## start Records supplied

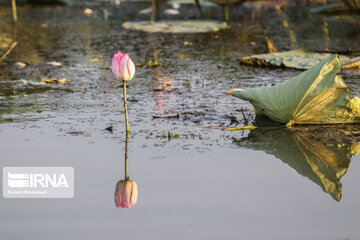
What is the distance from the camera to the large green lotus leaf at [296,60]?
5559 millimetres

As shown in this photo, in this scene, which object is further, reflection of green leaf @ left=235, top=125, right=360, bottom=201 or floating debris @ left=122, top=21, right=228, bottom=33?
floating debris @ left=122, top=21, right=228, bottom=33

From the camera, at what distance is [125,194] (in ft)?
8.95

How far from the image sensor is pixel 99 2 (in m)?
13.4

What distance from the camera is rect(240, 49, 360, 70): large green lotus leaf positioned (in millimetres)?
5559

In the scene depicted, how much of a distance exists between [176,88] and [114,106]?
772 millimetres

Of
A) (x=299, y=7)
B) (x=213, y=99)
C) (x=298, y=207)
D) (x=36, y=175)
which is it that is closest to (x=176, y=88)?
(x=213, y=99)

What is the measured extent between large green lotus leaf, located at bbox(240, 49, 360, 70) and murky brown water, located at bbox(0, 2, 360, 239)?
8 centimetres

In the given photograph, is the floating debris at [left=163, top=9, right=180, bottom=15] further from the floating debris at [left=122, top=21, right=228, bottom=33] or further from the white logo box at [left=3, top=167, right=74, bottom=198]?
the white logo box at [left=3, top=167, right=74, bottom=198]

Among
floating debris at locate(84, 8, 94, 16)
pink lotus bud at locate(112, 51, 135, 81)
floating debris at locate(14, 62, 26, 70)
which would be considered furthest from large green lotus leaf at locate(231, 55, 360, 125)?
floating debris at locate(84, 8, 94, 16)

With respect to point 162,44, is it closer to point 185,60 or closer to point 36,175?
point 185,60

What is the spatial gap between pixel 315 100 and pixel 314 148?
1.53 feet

## end Records supplied
## start Records supplied

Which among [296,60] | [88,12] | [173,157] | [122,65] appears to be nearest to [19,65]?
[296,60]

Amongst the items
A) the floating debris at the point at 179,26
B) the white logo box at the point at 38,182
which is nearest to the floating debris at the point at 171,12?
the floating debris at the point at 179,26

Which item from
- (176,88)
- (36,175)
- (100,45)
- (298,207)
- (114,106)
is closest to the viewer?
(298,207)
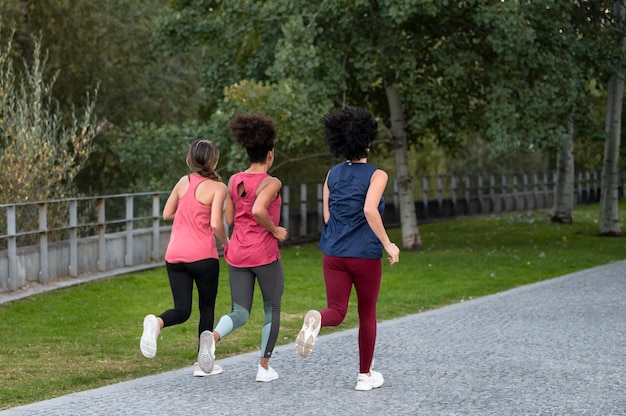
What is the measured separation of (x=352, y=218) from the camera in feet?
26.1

## end Records supplied

Pull out the entries from the line containing "How far from" through the line containing "8 centimetres", both ends included, and reproduce them word for word.

How far from the image sensor is pixel 99 2 (in m)?
13.4

What distance from the camera is rect(240, 49, 360, 70): large green lotus leaf positioned (in millimetres)?
5559

In the scene depicted, how much of a distance exists between [176,88] and [114,106]?
772 millimetres

Of
A) (x=299, y=7)
B) (x=213, y=99)
C) (x=298, y=207)
D) (x=36, y=175)
which is it that is closest to (x=176, y=88)?
(x=213, y=99)

What is the measured extent between large green lotus leaf, located at bbox(240, 49, 360, 70) and murky brown water, located at bbox(0, 2, 360, 239)?
8 centimetres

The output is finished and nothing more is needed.